Aim
Reproduce the following listing word for word, leaving out the pictures.

Material supplied
==================================================

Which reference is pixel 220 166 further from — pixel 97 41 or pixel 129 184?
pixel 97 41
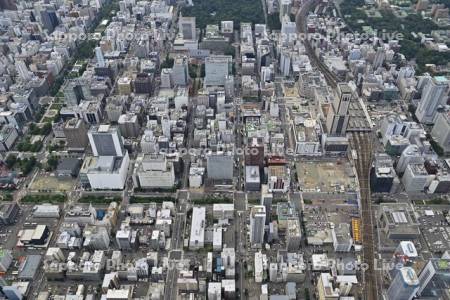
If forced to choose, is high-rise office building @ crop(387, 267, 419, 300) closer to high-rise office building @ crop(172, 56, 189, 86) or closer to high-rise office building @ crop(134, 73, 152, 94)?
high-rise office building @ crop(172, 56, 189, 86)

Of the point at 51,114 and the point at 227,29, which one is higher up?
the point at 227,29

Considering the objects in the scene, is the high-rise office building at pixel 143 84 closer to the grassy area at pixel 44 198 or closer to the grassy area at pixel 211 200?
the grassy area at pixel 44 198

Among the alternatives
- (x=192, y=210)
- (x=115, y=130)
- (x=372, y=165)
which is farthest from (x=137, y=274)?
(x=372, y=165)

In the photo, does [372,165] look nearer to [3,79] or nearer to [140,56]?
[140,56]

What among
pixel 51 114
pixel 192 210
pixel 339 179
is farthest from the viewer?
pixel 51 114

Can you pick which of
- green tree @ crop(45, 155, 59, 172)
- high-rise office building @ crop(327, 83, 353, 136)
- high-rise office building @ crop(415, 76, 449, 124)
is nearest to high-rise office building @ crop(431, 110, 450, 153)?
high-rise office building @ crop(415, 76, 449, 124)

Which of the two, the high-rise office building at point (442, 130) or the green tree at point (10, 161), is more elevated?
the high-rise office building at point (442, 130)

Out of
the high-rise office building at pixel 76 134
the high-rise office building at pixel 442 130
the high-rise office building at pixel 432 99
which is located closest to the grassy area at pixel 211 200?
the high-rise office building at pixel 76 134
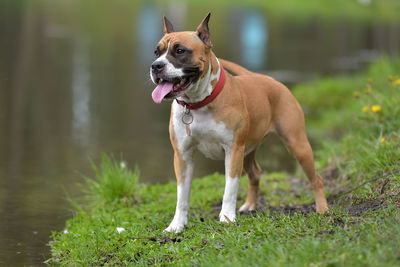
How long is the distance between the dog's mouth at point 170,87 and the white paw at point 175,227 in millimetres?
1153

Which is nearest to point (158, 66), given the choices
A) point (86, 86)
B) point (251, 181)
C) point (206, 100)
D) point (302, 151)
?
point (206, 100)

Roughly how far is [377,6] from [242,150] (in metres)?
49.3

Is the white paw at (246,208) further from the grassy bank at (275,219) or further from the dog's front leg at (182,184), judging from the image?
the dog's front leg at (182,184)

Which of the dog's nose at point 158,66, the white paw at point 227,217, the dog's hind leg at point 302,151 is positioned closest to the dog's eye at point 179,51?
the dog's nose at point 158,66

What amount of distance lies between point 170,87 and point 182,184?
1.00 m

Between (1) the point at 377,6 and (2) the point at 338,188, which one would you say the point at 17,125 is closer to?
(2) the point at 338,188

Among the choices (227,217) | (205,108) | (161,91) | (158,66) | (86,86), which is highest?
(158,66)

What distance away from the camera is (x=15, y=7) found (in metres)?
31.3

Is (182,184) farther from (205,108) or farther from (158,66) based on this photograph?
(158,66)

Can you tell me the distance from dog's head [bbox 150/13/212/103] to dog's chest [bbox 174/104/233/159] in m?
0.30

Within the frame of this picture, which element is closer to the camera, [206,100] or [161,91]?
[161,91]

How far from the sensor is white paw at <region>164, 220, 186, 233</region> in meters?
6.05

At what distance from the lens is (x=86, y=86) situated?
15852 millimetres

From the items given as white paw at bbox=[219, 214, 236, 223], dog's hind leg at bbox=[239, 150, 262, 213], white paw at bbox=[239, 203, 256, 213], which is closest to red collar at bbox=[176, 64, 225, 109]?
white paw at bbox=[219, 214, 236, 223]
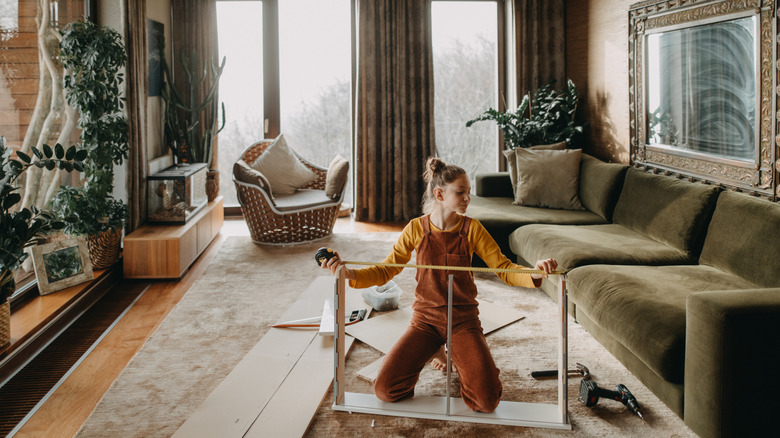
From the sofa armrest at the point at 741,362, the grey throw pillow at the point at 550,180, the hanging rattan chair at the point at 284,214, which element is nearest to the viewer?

==================================================

Answer to this problem
Which reference is pixel 220 166 further from — pixel 97 41 or pixel 129 184?
pixel 97 41
If forced to choose, is high-rise office building @ crop(387, 267, 419, 300) closer to high-rise office building @ crop(172, 56, 189, 86) or closer to high-rise office building @ crop(134, 73, 152, 94)?
high-rise office building @ crop(172, 56, 189, 86)

Of the point at 51,114 and the point at 227,29, which one is higher up?
the point at 227,29

Considering the objects in the scene, is the high-rise office building at pixel 143 84 closer to the grassy area at pixel 44 198 or closer to the grassy area at pixel 211 200?
the grassy area at pixel 44 198

Among the alternatives
- (x=192, y=210)
- (x=115, y=130)
- (x=372, y=165)
which is farthest from (x=137, y=274)?
(x=372, y=165)

In the photo, does [372,165] look nearer to [3,79] or nearer to [140,56]?
[140,56]

What among
pixel 51 114
pixel 192 210
pixel 339 179
is farthest from the viewer?
pixel 51 114

Can you pick which of
- green tree @ crop(45, 155, 59, 172)
- high-rise office building @ crop(327, 83, 353, 136)
- high-rise office building @ crop(415, 76, 449, 124)
is nearest to high-rise office building @ crop(431, 110, 450, 153)?
high-rise office building @ crop(415, 76, 449, 124)

Which of the two, the high-rise office building at point (442, 130) or the green tree at point (10, 161), is more elevated?
the high-rise office building at point (442, 130)

Out of
the high-rise office building at pixel 76 134
the high-rise office building at pixel 442 130
the high-rise office building at pixel 432 99
which is located closest to the grassy area at pixel 211 200?
the high-rise office building at pixel 76 134
How long is the distance between the dog's mouth at point 170,87 and the white paw at point 175,227 in millimetres?
1153

Which is nearest to point (158, 66), given the choices
A) point (86, 86)
B) point (251, 181)
C) point (206, 100)
D) point (302, 151)
?
point (206, 100)

Roughly how far is [377,6] from [242,150] (in metres)?
49.3

Is the white paw at (246,208) further from the grassy bank at (275,219) or further from the dog's front leg at (182,184), judging from the image?
the dog's front leg at (182,184)

Which of the dog's nose at point 158,66, the white paw at point 227,217, the dog's hind leg at point 302,151 is positioned closest to the dog's eye at point 179,51?
the dog's nose at point 158,66

What amount of distance lies between point 170,87 and point 182,184?
1.00 m

Between (1) the point at 377,6 and (2) the point at 338,188, which one would you say the point at 17,125 is closer to?
(2) the point at 338,188

Among the choices (227,217) | (205,108) | (161,91) | (158,66) | (86,86), which is highest?
(158,66)

What distance away from the camera is (x=15, y=7) found (in metres)?
31.3

Is (182,184) farther from (205,108) or farther from (158,66) based on this photograph?
(158,66)

Can you tell me the distance from dog's head [bbox 150/13/212/103] to dog's chest [bbox 174/104/233/159] in m?
0.30

Within the frame of this picture, which element is closer to the camera, [206,100] or [161,91]?
[161,91]

How far from the sensor is white paw at <region>164, 220, 186, 233</region> in meters?
6.05

At what distance from the lens is (x=86, y=86) situated?
15852 millimetres

From the items given as white paw at bbox=[219, 214, 236, 223], dog's hind leg at bbox=[239, 150, 262, 213], white paw at bbox=[239, 203, 256, 213], which is closest to red collar at bbox=[176, 64, 225, 109]?
white paw at bbox=[219, 214, 236, 223]
From the sofa armrest at the point at 741,362, the grey throw pillow at the point at 550,180, the hanging rattan chair at the point at 284,214, which element is nearest to the viewer?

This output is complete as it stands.